#### WHAT THE TASK REQUIRES
Reproduce the stretch from the start of the data through the line containing "8156 millimetres", both ends included, word for word. Omit the pictures from your answer.

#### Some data
-------------------------

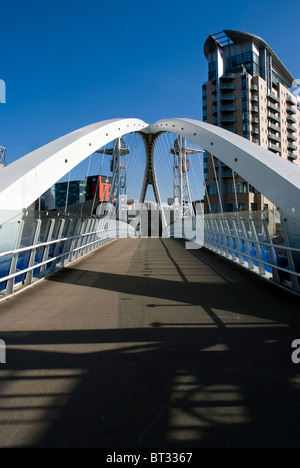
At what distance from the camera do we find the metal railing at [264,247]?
6.45 m

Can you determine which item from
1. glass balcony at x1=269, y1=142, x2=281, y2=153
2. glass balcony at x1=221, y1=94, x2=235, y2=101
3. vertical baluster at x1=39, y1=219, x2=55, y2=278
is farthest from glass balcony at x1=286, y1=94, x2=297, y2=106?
vertical baluster at x1=39, y1=219, x2=55, y2=278

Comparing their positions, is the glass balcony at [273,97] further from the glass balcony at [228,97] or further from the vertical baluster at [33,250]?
the vertical baluster at [33,250]

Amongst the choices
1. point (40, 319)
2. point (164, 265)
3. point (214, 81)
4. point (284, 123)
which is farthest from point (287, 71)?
point (40, 319)

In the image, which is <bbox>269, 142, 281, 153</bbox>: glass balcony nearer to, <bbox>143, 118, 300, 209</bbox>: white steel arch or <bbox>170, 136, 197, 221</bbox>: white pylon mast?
<bbox>170, 136, 197, 221</bbox>: white pylon mast

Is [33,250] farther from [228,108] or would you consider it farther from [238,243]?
[228,108]

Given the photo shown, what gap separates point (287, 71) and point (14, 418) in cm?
8894

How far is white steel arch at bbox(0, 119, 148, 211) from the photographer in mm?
8000

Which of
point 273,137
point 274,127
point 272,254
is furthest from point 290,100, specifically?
point 272,254

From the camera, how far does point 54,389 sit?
9.40ft

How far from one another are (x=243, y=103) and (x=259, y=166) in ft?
188

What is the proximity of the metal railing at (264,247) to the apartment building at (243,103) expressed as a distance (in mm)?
45078

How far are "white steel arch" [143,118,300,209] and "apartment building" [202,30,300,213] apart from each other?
4267 centimetres

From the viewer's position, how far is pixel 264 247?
8156 millimetres

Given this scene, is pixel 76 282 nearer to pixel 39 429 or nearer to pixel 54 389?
pixel 54 389
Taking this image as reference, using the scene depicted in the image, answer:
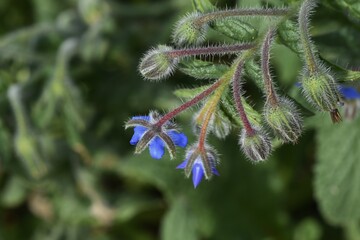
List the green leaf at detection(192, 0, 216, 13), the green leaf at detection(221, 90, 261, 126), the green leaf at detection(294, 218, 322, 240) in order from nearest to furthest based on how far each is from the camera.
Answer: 1. the green leaf at detection(221, 90, 261, 126)
2. the green leaf at detection(192, 0, 216, 13)
3. the green leaf at detection(294, 218, 322, 240)

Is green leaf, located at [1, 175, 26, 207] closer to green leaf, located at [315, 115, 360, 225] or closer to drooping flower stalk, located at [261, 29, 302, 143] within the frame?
green leaf, located at [315, 115, 360, 225]

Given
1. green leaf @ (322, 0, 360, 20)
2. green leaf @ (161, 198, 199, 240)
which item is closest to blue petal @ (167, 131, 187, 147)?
green leaf @ (322, 0, 360, 20)

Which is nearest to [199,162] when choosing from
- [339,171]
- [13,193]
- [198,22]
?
[198,22]

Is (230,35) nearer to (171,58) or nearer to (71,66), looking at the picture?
(171,58)

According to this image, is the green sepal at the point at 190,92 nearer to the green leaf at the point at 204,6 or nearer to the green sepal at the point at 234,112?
the green sepal at the point at 234,112

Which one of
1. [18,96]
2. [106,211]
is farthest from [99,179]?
[18,96]

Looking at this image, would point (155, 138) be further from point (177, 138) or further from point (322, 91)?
point (322, 91)
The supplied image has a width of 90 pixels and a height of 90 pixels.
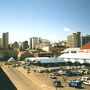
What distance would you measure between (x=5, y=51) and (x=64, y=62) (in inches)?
3096

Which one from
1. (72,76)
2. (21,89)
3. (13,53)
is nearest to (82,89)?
(21,89)

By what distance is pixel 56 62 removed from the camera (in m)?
98.7

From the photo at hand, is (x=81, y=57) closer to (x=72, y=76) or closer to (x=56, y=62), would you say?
(x=56, y=62)

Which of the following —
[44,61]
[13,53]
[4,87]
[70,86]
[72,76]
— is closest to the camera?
[4,87]

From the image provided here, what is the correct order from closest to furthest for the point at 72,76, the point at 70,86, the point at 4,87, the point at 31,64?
the point at 4,87
the point at 70,86
the point at 72,76
the point at 31,64

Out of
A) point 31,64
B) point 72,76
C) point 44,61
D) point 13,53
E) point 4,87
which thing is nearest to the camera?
point 4,87

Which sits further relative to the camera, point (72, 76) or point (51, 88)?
point (72, 76)

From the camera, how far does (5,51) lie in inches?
6791

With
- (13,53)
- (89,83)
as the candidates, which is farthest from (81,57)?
(13,53)

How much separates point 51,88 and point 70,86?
4.47 meters

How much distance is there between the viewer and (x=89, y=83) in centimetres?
4844

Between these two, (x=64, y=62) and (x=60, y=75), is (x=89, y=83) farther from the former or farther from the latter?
(x=64, y=62)

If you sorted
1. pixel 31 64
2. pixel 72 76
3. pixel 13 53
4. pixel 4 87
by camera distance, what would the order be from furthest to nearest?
pixel 13 53 < pixel 31 64 < pixel 72 76 < pixel 4 87

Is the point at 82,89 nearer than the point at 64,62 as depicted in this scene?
Yes
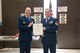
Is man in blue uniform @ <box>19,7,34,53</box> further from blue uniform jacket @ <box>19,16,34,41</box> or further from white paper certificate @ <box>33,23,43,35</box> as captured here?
white paper certificate @ <box>33,23,43,35</box>

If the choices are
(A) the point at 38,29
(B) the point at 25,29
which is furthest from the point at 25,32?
(A) the point at 38,29

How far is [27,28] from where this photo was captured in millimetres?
5371

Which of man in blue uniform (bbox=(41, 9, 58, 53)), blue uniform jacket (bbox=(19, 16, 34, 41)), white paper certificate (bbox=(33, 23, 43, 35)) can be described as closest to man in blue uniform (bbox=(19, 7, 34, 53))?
blue uniform jacket (bbox=(19, 16, 34, 41))

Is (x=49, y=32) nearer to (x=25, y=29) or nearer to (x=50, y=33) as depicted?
(x=50, y=33)

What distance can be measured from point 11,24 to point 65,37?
6.89 feet

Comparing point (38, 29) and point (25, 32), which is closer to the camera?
point (38, 29)

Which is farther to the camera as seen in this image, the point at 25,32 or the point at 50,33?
the point at 25,32

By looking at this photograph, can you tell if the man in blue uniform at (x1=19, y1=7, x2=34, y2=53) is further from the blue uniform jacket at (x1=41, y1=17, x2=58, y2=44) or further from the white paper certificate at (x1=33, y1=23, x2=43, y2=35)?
the blue uniform jacket at (x1=41, y1=17, x2=58, y2=44)

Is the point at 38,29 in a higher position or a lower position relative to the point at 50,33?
higher

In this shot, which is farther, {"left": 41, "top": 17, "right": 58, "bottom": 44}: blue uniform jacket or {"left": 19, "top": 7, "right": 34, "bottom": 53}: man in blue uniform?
{"left": 19, "top": 7, "right": 34, "bottom": 53}: man in blue uniform

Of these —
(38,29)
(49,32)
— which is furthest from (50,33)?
(38,29)

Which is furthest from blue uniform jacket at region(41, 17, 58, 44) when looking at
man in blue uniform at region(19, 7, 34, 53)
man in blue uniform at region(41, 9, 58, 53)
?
man in blue uniform at region(19, 7, 34, 53)

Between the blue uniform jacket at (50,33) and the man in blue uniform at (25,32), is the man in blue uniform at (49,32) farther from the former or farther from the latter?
the man in blue uniform at (25,32)

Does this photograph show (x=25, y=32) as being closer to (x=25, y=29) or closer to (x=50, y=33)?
(x=25, y=29)
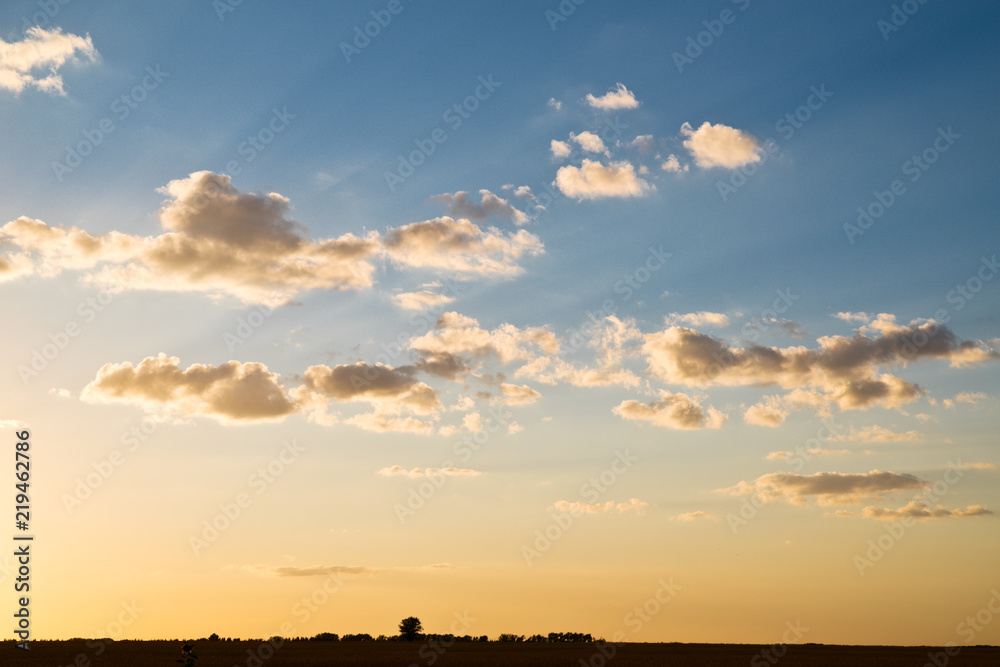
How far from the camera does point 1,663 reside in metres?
66.7

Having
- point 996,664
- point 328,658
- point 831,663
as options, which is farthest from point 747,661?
point 328,658

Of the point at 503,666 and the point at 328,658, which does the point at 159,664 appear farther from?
the point at 503,666

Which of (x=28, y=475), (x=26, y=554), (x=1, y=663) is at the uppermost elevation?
(x=28, y=475)

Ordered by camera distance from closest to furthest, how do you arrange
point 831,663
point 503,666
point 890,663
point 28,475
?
point 28,475, point 503,666, point 831,663, point 890,663

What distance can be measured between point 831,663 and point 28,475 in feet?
220

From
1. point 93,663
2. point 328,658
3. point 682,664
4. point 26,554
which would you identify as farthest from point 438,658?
point 26,554

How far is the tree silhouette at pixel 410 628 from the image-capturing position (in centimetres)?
12912

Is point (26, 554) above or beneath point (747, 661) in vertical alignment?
above

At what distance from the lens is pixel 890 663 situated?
75.9m

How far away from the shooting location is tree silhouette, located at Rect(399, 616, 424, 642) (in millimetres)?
129125

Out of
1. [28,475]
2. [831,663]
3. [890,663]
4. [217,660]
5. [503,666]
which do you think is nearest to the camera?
[28,475]

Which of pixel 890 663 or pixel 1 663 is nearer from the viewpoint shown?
pixel 1 663

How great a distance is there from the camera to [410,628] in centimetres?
12988

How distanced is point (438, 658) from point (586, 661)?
15.3m
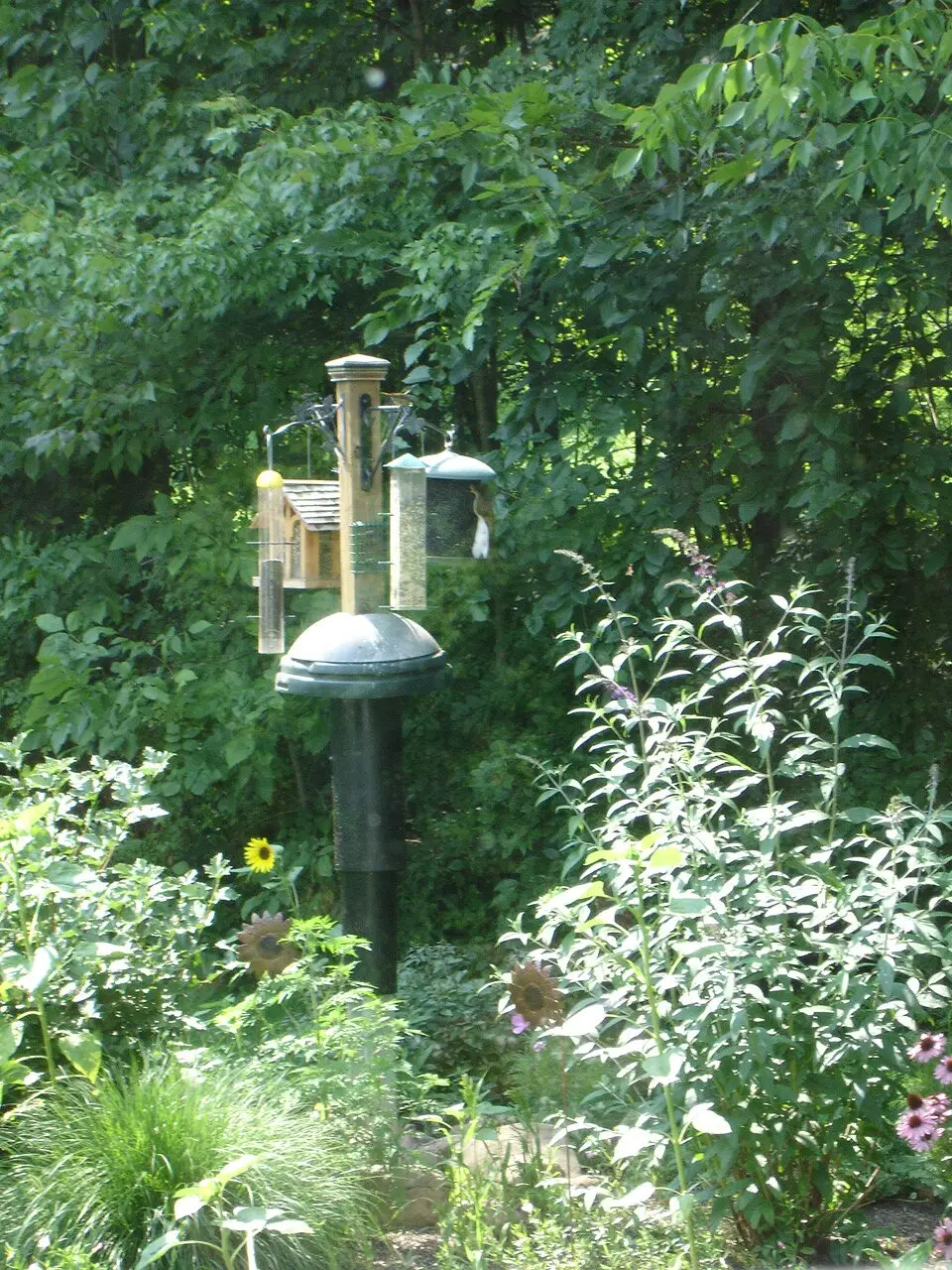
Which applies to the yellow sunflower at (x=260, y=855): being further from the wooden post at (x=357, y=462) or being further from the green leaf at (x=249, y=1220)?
the green leaf at (x=249, y=1220)

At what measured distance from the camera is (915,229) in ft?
13.5

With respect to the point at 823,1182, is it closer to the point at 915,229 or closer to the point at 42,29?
the point at 915,229

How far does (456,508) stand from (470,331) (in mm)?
783

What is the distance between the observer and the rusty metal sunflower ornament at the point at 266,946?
147 inches

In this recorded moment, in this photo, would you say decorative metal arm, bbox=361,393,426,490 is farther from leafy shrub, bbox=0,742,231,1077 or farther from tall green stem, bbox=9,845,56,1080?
tall green stem, bbox=9,845,56,1080

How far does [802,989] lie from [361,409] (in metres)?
1.73

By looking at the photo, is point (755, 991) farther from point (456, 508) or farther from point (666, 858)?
point (456, 508)

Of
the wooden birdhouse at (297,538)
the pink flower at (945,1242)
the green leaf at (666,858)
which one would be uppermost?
the wooden birdhouse at (297,538)

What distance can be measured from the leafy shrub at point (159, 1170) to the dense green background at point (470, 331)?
2144mm


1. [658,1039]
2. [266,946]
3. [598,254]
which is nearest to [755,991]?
[658,1039]

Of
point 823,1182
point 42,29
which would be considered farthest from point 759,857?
point 42,29

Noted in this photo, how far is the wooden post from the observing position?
3461 millimetres

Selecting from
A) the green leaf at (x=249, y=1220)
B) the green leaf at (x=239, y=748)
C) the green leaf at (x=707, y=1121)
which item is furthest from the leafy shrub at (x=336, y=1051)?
the green leaf at (x=239, y=748)

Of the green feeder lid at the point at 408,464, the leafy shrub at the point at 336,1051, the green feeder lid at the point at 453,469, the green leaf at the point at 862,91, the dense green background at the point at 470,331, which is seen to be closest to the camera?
the leafy shrub at the point at 336,1051
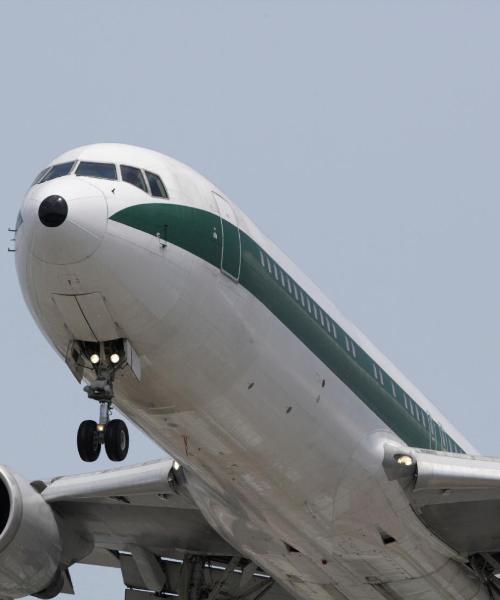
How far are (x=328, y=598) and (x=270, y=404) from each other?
5.98 m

-------------------------

#### THE RESULT
At what distance from the camera do we find the metal railing at [264,247]?
6.45 m

Can you determine which item from
1. glass balcony at x1=269, y1=142, x2=281, y2=153
2. glass balcony at x1=221, y1=94, x2=235, y2=101
3. vertical baluster at x1=39, y1=219, x2=55, y2=278
is farthest from glass balcony at x1=286, y1=94, x2=297, y2=106?
vertical baluster at x1=39, y1=219, x2=55, y2=278

Comparing their positions, is the glass balcony at [273,97] further from the glass balcony at [228,97] or further from the vertical baluster at [33,250]?
the vertical baluster at [33,250]

Amongst the choices
1. point (40, 319)
2. point (164, 265)
3. point (214, 81)
4. point (284, 123)
which is farthest from point (287, 71)?
point (40, 319)

In the image, which is <bbox>269, 142, 281, 153</bbox>: glass balcony nearer to, <bbox>143, 118, 300, 209</bbox>: white steel arch or <bbox>170, 136, 197, 221</bbox>: white pylon mast?
<bbox>170, 136, 197, 221</bbox>: white pylon mast

Is [33,250] farther from [228,108] or would you consider it farther from [238,243]?
[228,108]

Given the photo shown, what gap separates point (287, 71) and point (14, 418) in cm?
8894

How far is white steel arch at bbox(0, 119, 148, 211) from the photographer in mm?
8000

Which of
point 273,137
point 274,127
point 272,254
is furthest from point 290,100, specifically?
point 272,254

From the camera, how far does point 54,389 sit?
9.40ft

How far from one another are (x=243, y=103) and (x=259, y=166) in ft?
188

What is the proximity of the metal railing at (264,247) to the apartment building at (243,103) expressed as a distance (in mm)?
45078

How far are "white steel arch" [143,118,300,209] and "apartment building" [202,30,300,213] apart from each other?
4267 centimetres

From the viewer's position, how far is pixel 264 247?
8156 millimetres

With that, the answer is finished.